1st party on origin domain

This is the case where the AMP file is just another HTML document on the web. Publishers should be able to track them together with other documents on their site.

To create the client identifier we run through the following steps:

  1. The party asking for the CID must pass in a cookie name: 1pCookieName
  2. Check if that cookie exists.
  3. If yes:
  1. ExternalCID is the value of the existing cookie called 1pCookieName.
  1. If no
  1. A cookie is generated given  1pCookieName and the value “amp-” followed by base64 encoded random string (using same algorithm as base CID generation).

External client identifier

The ExternalCID is the actual value that is sent to a 3rd party tracking provider. They are based on the same BaseCID (except in the “1st party on origin domain” case above) and SourceCID, but have the property that e.g. the ExternalCID for Google Analytics is different from the ExternalCID for Adobe Analytics.

The API to get a ExternalCID is the actual API exposed by AMP’s core CID code to users such as tracking libraries.

The API is roughly this:

Promise<string> getCid(string fallback1pCookieName)

The API returns a Promise (because CID generation might be asynchronous) for the ExternalCID. The passed in variable fallback1pCookieName is the name of the cookie that should be used to read this value in the “1st party on origin domain” case. The value of this string is also used to transform the SourceCID into the ExternalCID in the other cases:

SourceCID = See above for the non-1st party on origin domain cases.
ExternalCID =
CHASH(SourceCID + fallback1pCookieName)

Consent

It may sometimes be required for publishers to get user consent for the cookie/localStorage based tracking.

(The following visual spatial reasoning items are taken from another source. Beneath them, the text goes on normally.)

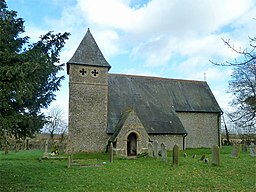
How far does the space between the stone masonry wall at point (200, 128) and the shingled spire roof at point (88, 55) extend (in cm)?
1023

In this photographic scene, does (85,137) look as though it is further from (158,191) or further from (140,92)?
(158,191)

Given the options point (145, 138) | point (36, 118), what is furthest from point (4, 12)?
point (145, 138)

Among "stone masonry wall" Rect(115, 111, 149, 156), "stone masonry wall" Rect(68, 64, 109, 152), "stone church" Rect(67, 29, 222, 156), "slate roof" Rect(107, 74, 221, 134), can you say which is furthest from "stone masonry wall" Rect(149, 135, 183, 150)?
"stone masonry wall" Rect(68, 64, 109, 152)

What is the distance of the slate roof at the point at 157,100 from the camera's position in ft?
82.6

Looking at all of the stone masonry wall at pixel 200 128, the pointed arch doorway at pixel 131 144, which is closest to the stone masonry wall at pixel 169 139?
the pointed arch doorway at pixel 131 144

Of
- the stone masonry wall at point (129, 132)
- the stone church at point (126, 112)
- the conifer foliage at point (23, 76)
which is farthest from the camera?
the stone church at point (126, 112)

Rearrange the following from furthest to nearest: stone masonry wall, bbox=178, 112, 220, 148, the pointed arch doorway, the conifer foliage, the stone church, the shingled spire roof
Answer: stone masonry wall, bbox=178, 112, 220, 148 → the shingled spire roof → the pointed arch doorway → the stone church → the conifer foliage

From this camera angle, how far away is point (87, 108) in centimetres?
2433

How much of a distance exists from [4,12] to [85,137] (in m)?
15.8

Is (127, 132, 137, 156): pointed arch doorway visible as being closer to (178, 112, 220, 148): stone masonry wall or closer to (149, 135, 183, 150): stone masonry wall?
(149, 135, 183, 150): stone masonry wall

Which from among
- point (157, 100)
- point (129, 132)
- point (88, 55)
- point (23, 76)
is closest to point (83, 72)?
point (88, 55)

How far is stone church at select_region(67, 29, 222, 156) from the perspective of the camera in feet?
76.6

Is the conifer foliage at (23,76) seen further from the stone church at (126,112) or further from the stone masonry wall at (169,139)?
the stone masonry wall at (169,139)

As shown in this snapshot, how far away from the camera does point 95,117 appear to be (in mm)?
24172
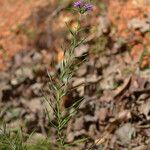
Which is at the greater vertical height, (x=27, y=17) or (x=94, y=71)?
(x=27, y=17)

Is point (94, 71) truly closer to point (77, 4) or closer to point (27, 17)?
point (27, 17)

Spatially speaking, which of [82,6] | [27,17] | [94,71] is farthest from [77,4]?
[27,17]

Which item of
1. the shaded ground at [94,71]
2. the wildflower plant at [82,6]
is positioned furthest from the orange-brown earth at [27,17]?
the wildflower plant at [82,6]

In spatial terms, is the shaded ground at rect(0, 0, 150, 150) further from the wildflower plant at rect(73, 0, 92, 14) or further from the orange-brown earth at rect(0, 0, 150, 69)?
the wildflower plant at rect(73, 0, 92, 14)

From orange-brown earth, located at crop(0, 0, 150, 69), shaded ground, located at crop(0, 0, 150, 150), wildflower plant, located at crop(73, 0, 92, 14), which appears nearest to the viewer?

AMP has support for dialogs that can be used to acquire user consent through the amp-user-notification element. This element actually requires a CID itself, so that publishers have an id they can use to associate consent (and avoid asking again). The CID exposed to the element is an ExternalCID that can not be correlated with other CIDs exposed to the publisher. Publishers must not use this ExternalCID for tracking.

We add a second argument to the getCid API called consentDialogId. This id is the HTML id of the amp-user-notification element.

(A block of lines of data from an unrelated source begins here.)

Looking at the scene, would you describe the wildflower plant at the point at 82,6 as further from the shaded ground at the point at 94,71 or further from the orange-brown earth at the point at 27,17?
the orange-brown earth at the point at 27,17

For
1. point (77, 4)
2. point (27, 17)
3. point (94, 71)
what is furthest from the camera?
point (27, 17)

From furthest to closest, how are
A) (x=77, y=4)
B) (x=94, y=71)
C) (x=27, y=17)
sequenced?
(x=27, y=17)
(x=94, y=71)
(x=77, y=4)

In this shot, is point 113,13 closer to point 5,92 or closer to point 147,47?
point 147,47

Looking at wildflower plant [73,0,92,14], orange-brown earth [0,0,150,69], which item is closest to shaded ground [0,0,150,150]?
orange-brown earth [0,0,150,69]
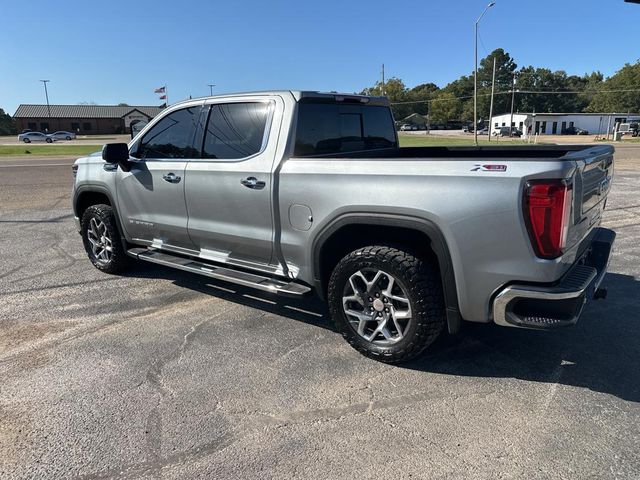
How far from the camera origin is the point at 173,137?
4867mm

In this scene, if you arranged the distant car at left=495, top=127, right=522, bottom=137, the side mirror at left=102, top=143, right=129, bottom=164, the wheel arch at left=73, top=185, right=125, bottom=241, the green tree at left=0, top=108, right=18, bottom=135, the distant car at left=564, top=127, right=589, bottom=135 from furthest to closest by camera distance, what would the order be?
the green tree at left=0, top=108, right=18, bottom=135
the distant car at left=564, top=127, right=589, bottom=135
the distant car at left=495, top=127, right=522, bottom=137
the wheel arch at left=73, top=185, right=125, bottom=241
the side mirror at left=102, top=143, right=129, bottom=164

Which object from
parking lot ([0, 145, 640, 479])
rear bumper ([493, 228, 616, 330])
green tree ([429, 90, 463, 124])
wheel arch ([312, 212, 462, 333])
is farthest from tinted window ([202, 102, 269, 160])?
green tree ([429, 90, 463, 124])

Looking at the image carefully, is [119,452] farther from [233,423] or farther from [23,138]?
[23,138]

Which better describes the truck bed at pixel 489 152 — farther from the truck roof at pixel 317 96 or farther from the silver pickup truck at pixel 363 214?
the truck roof at pixel 317 96

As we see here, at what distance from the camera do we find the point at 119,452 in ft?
8.79

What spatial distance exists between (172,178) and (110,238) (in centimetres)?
148

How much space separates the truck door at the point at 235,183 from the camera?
4.01m

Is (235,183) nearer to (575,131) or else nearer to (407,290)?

Promise<string> getCid(string fallback1pCookieName, string consentDialogId)

The Promise for the CID will not resolve (and it won’t actually be created) until the referenced dialog was either accepted by the user or the publisher’s data-show-if-href signaled that no consent is necessary.

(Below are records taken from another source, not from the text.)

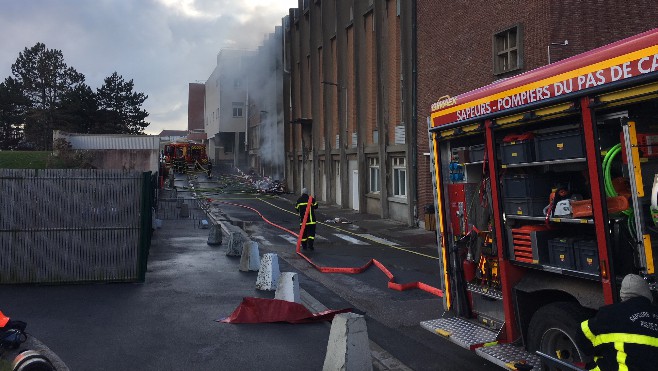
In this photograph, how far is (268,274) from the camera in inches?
377

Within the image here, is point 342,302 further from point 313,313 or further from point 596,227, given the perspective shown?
point 596,227

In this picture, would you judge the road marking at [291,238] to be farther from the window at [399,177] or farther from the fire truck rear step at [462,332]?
the fire truck rear step at [462,332]

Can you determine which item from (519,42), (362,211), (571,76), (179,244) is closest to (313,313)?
(571,76)

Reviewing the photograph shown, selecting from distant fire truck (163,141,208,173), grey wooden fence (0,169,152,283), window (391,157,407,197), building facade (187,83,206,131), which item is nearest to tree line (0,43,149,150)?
distant fire truck (163,141,208,173)

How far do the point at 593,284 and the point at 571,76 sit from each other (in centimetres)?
174

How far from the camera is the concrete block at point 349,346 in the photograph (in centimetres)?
514

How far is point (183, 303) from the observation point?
8.48 metres

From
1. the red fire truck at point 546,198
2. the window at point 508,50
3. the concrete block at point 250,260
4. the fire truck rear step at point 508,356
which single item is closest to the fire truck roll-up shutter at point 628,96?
the red fire truck at point 546,198

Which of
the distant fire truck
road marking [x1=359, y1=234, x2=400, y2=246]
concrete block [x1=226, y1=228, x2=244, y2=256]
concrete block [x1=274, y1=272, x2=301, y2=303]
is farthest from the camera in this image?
the distant fire truck

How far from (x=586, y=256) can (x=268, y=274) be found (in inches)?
239

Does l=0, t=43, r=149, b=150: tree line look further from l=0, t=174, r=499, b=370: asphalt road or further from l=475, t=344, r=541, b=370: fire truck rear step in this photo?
l=475, t=344, r=541, b=370: fire truck rear step

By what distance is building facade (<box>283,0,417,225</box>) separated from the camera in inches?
838

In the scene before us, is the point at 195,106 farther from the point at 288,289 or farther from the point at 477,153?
the point at 477,153

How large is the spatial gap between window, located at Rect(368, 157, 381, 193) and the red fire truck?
1772cm
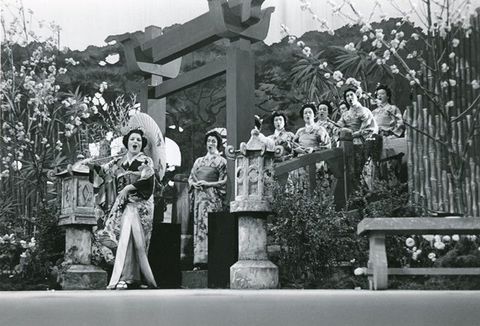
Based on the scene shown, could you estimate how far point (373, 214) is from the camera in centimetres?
799

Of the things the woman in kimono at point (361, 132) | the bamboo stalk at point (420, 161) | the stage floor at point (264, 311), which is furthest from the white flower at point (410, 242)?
the stage floor at point (264, 311)

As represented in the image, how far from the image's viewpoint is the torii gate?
348 inches

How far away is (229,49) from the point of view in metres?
9.05

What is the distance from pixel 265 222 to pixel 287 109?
3.99 meters

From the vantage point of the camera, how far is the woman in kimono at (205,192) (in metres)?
9.02

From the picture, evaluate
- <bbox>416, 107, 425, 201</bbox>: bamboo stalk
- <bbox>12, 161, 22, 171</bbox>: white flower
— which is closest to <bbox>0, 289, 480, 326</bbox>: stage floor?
<bbox>416, 107, 425, 201</bbox>: bamboo stalk

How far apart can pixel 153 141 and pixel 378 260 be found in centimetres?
335

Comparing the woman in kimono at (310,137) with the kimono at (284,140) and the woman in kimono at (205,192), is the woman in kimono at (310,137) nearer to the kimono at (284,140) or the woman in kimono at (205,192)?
the kimono at (284,140)

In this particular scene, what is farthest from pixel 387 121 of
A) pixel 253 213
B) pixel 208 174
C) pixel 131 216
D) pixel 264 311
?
pixel 264 311

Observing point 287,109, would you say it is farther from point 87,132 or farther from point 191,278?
point 191,278

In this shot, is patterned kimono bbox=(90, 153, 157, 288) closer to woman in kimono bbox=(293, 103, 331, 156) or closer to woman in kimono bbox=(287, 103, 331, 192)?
woman in kimono bbox=(287, 103, 331, 192)

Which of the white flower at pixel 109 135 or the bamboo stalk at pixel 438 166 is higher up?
the white flower at pixel 109 135

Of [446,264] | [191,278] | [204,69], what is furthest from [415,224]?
[204,69]

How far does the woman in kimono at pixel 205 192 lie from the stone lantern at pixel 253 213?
1172mm
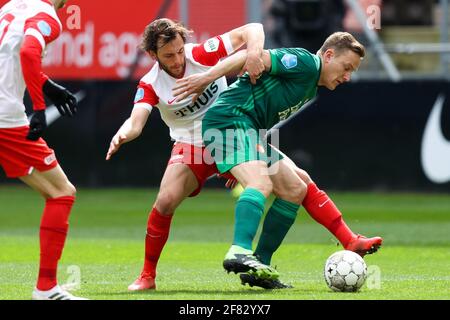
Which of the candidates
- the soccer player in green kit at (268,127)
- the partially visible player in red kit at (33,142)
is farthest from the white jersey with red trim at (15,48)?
the soccer player in green kit at (268,127)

If a BaseCID is created (it does not exist yet) to create the ExternalCID for the request to data-show-if-href, that BaseCID is not persisted until user consent is given.


[1] SHA1 is subject to https://en.wikipedia.org/wiki/Length_extension_attack with the constructions suggested below.

[2] X=KeyMasterHMAC(Seed)

D=Hash(domainName)

CID=XXTEA(X, D)

[3] Not use because in AMP they contain no useful entropy.

[4] Not use because in AMP they contain no useful entropy.